> _Potongan teks_
--- --- ---

Asisten Utama Bidang Operasi (Astamaops) Kapolri Komjen Pol Fadil Imran (photo humaspolri/gb)
Pemaparan tersebut disampaikan dalam rilis akhir tahun Polri yang menyoroti capaian operasional sebagai langkah reflektif institusi. Asisten Utama Bidang Operasi (Astamaops) Kapolri Komjen Pol Fadil Imran mengungkapkan, sepanjang 2025 Polri melaksanakan lima operasi terpusat dan 265 operasi kewilayahan.
Operasi tersebut mencakup agenda nasional berskala besar seperti Operasi Ketupat dan Operasi Lilin, sekaligus ratusan operasi di tingkat polda untuk menjawab tantangan keamanan spesifik di masing-masing daerah.
“Rilis akhir tahun ini adalah bentuk pertanggungjawaban Polri kepada masyarakat. Ini refleksi kinerja kami sepanjang 2025 dalam mengoptimalkan pemeliharaan kamtibmas, perlindungan, pengayoman, pelayanan, serta penegakan hukum yang presisi,” ujar Komjen Pol Fadil Imran.
Ia menegaskan bahwa stabilitas keamanan nasional tidak dapat dibangun oleh Polri semata. Karena itu, sepanjang 2025 Polri menjalin kerja sama dengan lima kementerian, empat lembaga, dan dua unsur non-lembaga guna mewujudkan sistem keamanan nasional yang komprehensif dan inklusif.
Keberhasilan pengamanan agenda nasional dan internasional, menurut Fadil, menunjukkan bahwa keamanan memiliki dampak strategis terhadap sektor lain, termasuk ekonomi dan pariwisata.
“Keamanan adalah investasi ekonomi. Pengamanan World Water Forum terbukti meningkatkan kunjungan wisatawan ke Bali sebesar 8,23 persen. Begitu pula pengamanan kunjungan Paus Franciscus yang menunjukkan Indonesia sebagai negara yang damai dan toleran di mata dunia,” jelasnya.
Dalam aspek reformasi operasional, Polri juga menekankan perubahan paradigma pengamanan, khususnya dalam menyikapi penyampaian pendapat di muka umum sebagai hak konstitusional warga negara.
Polri memosisikan diri sebagai penjamin keamanan publik, bukan sekadar pengendali massa.

--- --- ---

> _Data tersedia_

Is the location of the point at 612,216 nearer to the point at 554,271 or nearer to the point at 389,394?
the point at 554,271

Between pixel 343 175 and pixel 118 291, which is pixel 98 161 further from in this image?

--- --- ---

> _Petunjuk_
1. Dalam teks rilis akhir tahun Polri, sebutkan semua hal yang menurut kutipan Fadil Imran dioptimalkan Polri sepanjang 2025.
2. Tuliskan ulang bagian teks rilis akhir tahun Polri, mulai dari "Operasi tersebut mencakup" hingga "Pol Fadil Imran.".
3. Tuliskan lanjutan teks rilis akhir tahun Polri, dimulai setelah kalimat terakhirnya.

> _Jawaban_
1. pemeliharaan kamtibmas, perlindungan, pengayoman, pelayanan, penegakan hukum yang presisi

2.
Operasi tersebut mencakup agenda nasional berskala besar seperti Operasi Ketupat dan Operasi Lilin, sekaligus ratusan operasi di tingkat polda untuk menjawab tantangan keamanan spesifik di masing-masing daerah.
“Rilis akhir tahun ini adalah bentuk pertanggungjawaban Polri kepada masyarakat. Ini refleksi kinerja kami sepanjang 2025 dalam mengoptimalkan pemeliharaan kamtibmas, perlindungan, pengayoman, pelayanan, serta penegakan hukum yang presisi,” ujar Komjen Pol Fadil Imran.

3.
Polri secara terbuka mengakui adanya kritik publik terkait penggunaan kekuatan yang dinilai tidak proporsional serta lemahnya fungsi negosiasi di lapangan.
Kritik tersebut, kata Fadil, menjadi momentum pembenahan internal.
“Kami berani mengakui kritik sebagai bagian dari proses transformasi. Dari situ kami melakukan pergeseran pendekatan, agar pengamanan tidak lagi berorientasi pada kekuatan semata, tetapi pada kepercayaan,” tegasnya seperti dikutip dari humaspolri.
Dalam dokumen kebijakan terbaru, Polri menetapkan tiga pilar utama pengamanan, yakni pendekatan dialogis berbasis hukum, proporsionalitas penggunaan kekuatan, serta integritas dan legitimasi. Paradigma pengamanan aksi massa pun digeser dari pendekatan crowd control menuju crowd management, hingga mutual respect antara polisi dan masyarakat.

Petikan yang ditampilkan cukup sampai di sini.